Climate game

Brace yourself

Like many scientists, Myles Allen didn’t believe that climate change was man-made. But he became frustrated observing the debate. “It was obvious that neither party to the argument had a way of objectively defending their climate models. It broke down into a slanging match.”

So in 1999, at a conference, the Oxford University physics lecturer made a proposal. “I suggested that we run a simulation of climate many, many times, as they do with weather.”

The point was to create a range of different outcomes, out of which clear patterns would emerge. Uncertainty would be substantially reduced. But what he suggested was deemed impossible. “At the time, people were proud to have run a model four times, not four thousand times. The next speaker got a big laugh by making lots of jokes about my idea.”

Nobody’s laughing now. As principle investigator behind the climateprediction.net project, Allen deserves credit for launching the most detailed climate projection ever undertaken.

“People were used to the idea that you can only run climate models on a supercomputer,” he explains. “These are incredibly complicated processes. But the modern PC can do what a supercomputer could do only a few years ago.”

Allen set up a website asking if anyone would be prepared to leave a PC on for 6 months to run our climate model. Twenty thousand people signed up in a couple of days. He took the idea to BBC managers, who liked it, and invited viewers to join the experiment.

****************

* What you need to do:
Print the passage on the climate prediction project word for word, from start to finish.

* Raw data:
****************

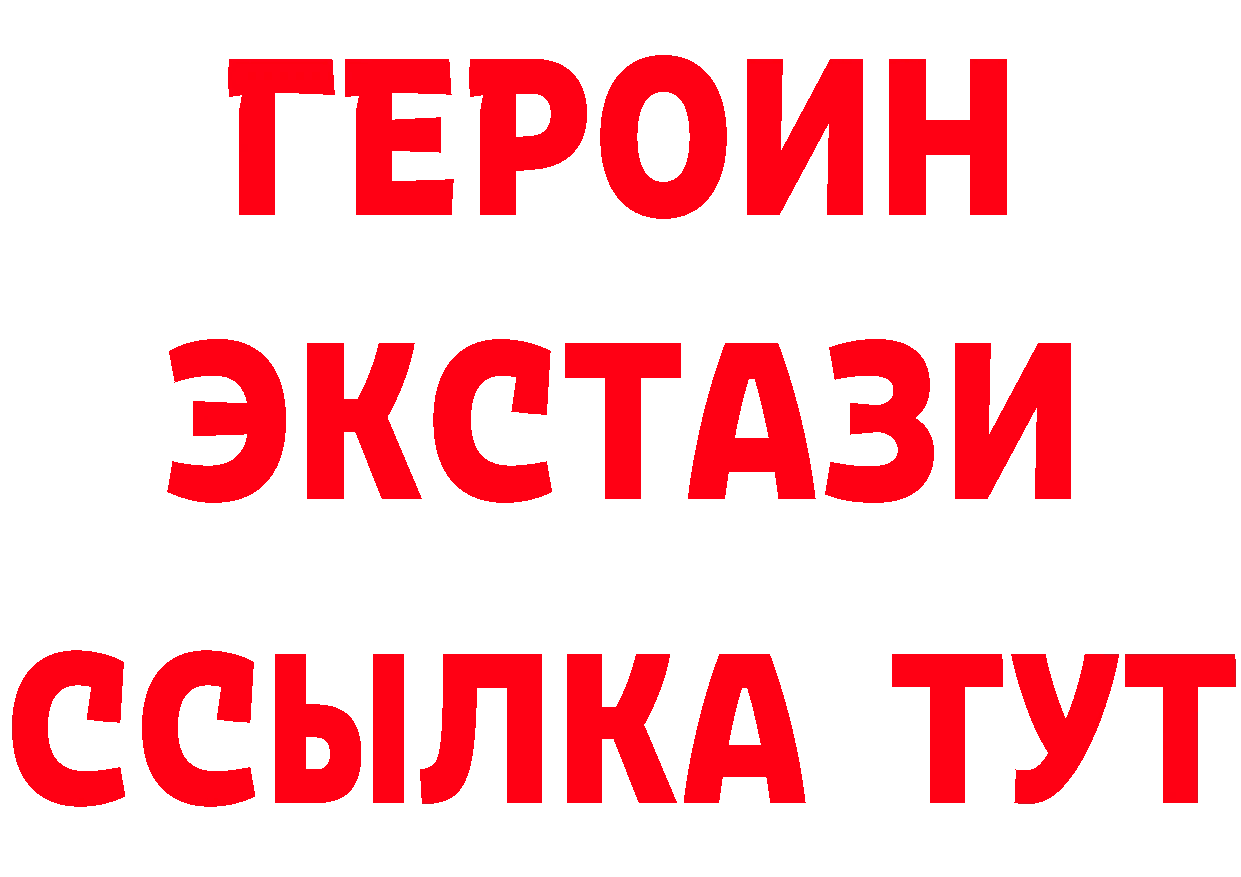 БУТИРАТ Butirat сайт маркетплейс гидра Александровск-Сахалинский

****************

* Response:
Climate game

Brace yourself

Like many scientists, Myles Allen didn’t believe that climate change was man-made. But he became frustrated observing the debate. “It was obvious that neither party to the argument had a way of objectively defending their climate models. It broke down into a slanging match.”

So in 1999, at a conference, the Oxford University physics lecturer made a proposal. “I suggested that we run a simulation of climate many, many times, as they do with weather.”

The point was to create a range of different outcomes, out of which clear patterns would emerge. Uncertainty would be substantially reduced. But what he suggested was deemed impossible. “At the time, people were proud to have run a model four times, not four thousand times. The next speaker got a big laugh by making lots of jokes about my idea.”

Nobody’s laughing now. As principle investigator behind the climateprediction.net project, Allen deserves credit for launching the most detailed climate projection ever undertaken.

“People were used to the idea that you can only run climate models on a supercomputer,” he explains. “These are incredibly complicated processes. But the modern PC can do what a supercomputer could do only a few years ago.”

Allen set up a website asking if anyone would be prepared to leave a PC on for 6 months to run our climate model. Twenty thousand people signed up in a couple of days. He took the idea to BBC managers, who liked it, and invited viewers to join the experiment.